• [Exercise 1]
List every principle behind the NEA acronym as the open-source economics text spells each one out.
• [Exercise 2]
Transcribe the open-source economics text word for word, from "Issue #152, December" to "better for everybody.".

• [Text extract]
————————

Issue #152, December 2006

How classical economics fails to comprehend free and open-source software development. And, how it's making a whole new world that's bigger and better for everybody.

At the beach last summer, I caught up with my cousin, Charles Crissman, PhD—a veteran scientist, agricultural economist and Deputy Director General for Research at CIP (better known as the Potato Institute), a large international development organization headquartered in Peru. What surprised and gratified me most was learning from Charles that the results of CIP's research and development are open and accessible. They don't want to see their work benefit one government, or one company, to the exclusion of anybody else, no matter who pays for the work. Agriculturally speaking, they are not in the business of building silos or walled gardens. Instead, they are in the business of helping nature. Literally.

In response, I explained how free software and open-source developers aren't just helping nature, but making it. Their work is creating the core, mantle and crust of a new digital world of code growing within and alongside the physical one. I added that this digital world's geologies are created on NEA principles: Nobody owns it, Everybody can use it, and Anybody can improve it.

“Yes”, he said. “You're talking about pubic goods.” The term public goods intrigued me. But there was no connectivity at the beach, and we really weren't there to discuss economics anyway. So, I did that after I got home.

————————

• [Records]
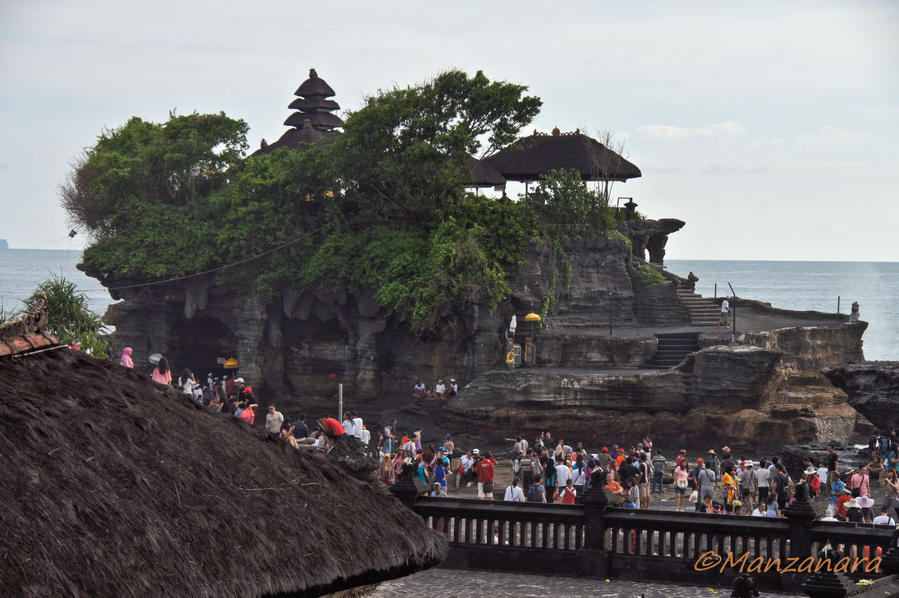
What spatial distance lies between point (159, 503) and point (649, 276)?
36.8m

————————

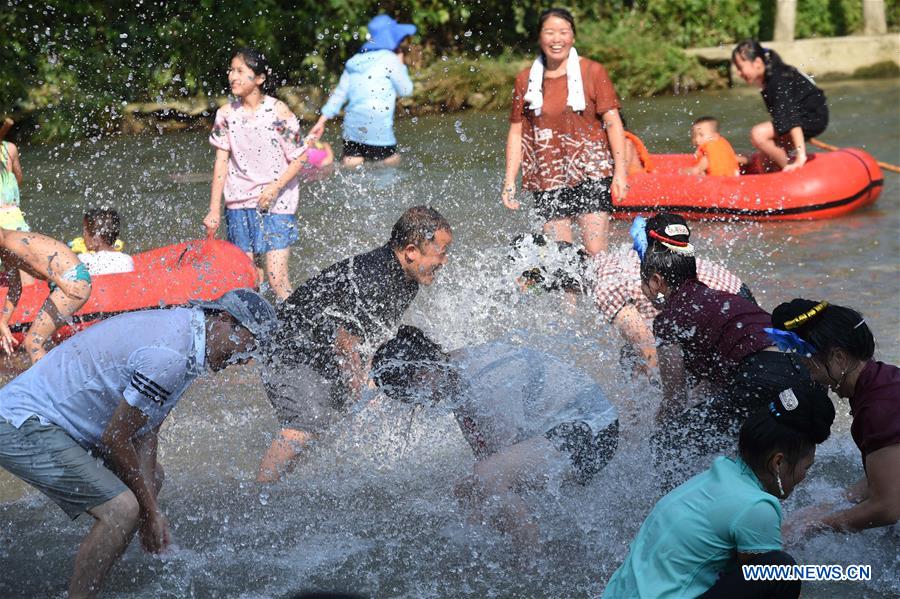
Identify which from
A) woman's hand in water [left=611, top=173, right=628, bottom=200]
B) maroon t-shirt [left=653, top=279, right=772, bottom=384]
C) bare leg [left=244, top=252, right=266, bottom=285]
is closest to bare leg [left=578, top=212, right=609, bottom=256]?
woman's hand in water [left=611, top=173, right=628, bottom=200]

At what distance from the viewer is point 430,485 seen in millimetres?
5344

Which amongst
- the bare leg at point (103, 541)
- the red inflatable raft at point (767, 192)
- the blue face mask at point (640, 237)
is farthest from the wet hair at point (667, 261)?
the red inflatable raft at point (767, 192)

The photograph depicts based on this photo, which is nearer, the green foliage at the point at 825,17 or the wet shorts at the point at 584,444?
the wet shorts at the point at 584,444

————————

• [Finished answer 1]
Nobody owns it
Everybody can use it
Anybody can improve it

• [Finished answer 2]
Issue #152, December 2006

How classical economics fails to comprehend free and open-source software development. And, how it's making a whole new world that's bigger and better for everybody.